Lady in Waiting l, a photo by AMERAZIGANIIRAO on Flickr.
The New. The Sex and the Soul. Amera Ziganii Rao
And now, I see a new man before me, a new kind of man, a new kind of being. A man who has entered soul with the same force and completion as me. A man who is in touch with his sexuality and not just his loins or indeed mine, as a secret fantasy, to go alongside a hard boiled reality life of emptiness, shallowness and power and money.
A man of soul and sexuality. A man of the same tribe. A man of creativity, and the awesome ability to be as male and female in any and each moment as he wants.
Only a man who is comfortable with sexuality per se, can do that, I now realise. Past the misogyny, past dependency, past need, past greed, past ego. It is all to do with the release of sexuality and therefore the heart and soul. It is all to do with entering the authentic self and gaining the gift of redemptive healing of being.
It is all about the hard work and 'luck', the great good fortune of being able to make it. Of becoming a reformed sadist, reformed misogynist, reformed ego. A man who can take his need and greed and craft it into attractive desire and want. Like me. A man who can love. A man who can create. And a man who can sex a woman without needing to kill her, suffocate her or consume her to the exclusivity of anything else. A man who can love a Lolita without owning her. A man who likes to possess a woman, not kill her. A man who is able to possess without killing. A healed man. A man of soul. A man of ego and soul combined. Like me.
And ultimately, this is a man who can have sex. When I look at the writings of Nancy Qualls Corbett and Diana Hartmann on the Sacred Prostitute, and the psychology of the man who needs to return to the goddess, to the sacred whore, I see Lemuria in sight at last. The return to Eden.
I see it all in this man who is not you. A man who has regained his passion and joy and curiosity and childlike love of life and sexuality and sex. Passion. A man who can love is a man who can return to his passion.
The empty, passionless, sexless, liminal, non creative cynicism of the hard boiled life is over. For me and it seems, for a man at last too.
Broken hearts healed are broken hearts returned to wholeness. The drive that all of us have to make in life to become happy. Earth life is set up to destroy us, destroy our hearts and loins and push soul out to some hidden place and leave us in hell.
And as I see his beauty and power and strength of soul, work so easily, alongside his raw masculinity and virility of human animal, his need and his yearning for me, I quiver with peace and excitement and know I am almost home.
Having it all on the surface is one thing. Money, the suits, the macho, the height even, the language, the managerial jobs, the international lifestyle.

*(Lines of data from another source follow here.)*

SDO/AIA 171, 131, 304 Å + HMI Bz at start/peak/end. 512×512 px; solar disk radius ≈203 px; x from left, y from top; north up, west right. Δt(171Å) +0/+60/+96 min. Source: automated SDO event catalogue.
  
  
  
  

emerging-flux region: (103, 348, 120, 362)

Glamorous indeed, but it would never have been enough. I wanted to know what was inside and as it turns out, there was hard boiled nothingness. No sex is the reason for misogyny. No sex is the reason for control. No sex is the reason for dependency and need and greed of male ownership. No sex is the reason for every single wound on this planet and no sex means life without the goddess. The return to the female is the return to the passion. The downside for men like you is that you have to be kind. And for some it is just too much to ask and I accept that. Ego always chooses power over love. And you made your choice a long time ago. Be at peace with that. You chose power over love. You chose power over SEX. Misogyny is therefore choosing power over sex. Be at peace with that. I am and I'm gone.
The Patriarchal Toilet Tribe of male homicide and female genocide is almost out of my life. And I am glad. It seduced me for a while, I will readily admit that. 8000 years long to be precise. The Return is finally, well on its way.
And I enter my grateful, wondrous and amazed, preparation for the Master I have always wanted. Never the monster. The spiritual master is the sexual master is this incredible man I see before me. A man of sex and passion who can be my true friend as well. Mastery. What it was all for. The Return to Eden.
Amera Ziganii Rao ©
The New. The Sex and The Soul. Amera Ziganii Rao
The Psychology. The Sacred Prostitute. Nancy Qualls - Corbett
I get it old man. You just couldn't make it back to the Sacred Whore, as the psychology piece explains so well. Maybe you will one day when I am long gone. And maybe not. So I let you go. With love and sympathy. I am not Grace Kelly, RIP. I came to this life to live and love. And not just be a man's silent companion. And to retire from life. I embrace the new. Right now, right here. Neglect aside, abuse aside, being a companion to an old man is just not my idea of true love. The new awaits. For my second life. My first life is over and even if I am the same age as you, I am not you. I am reborn in time for the new. And for that, I can only be truly grateful. And run.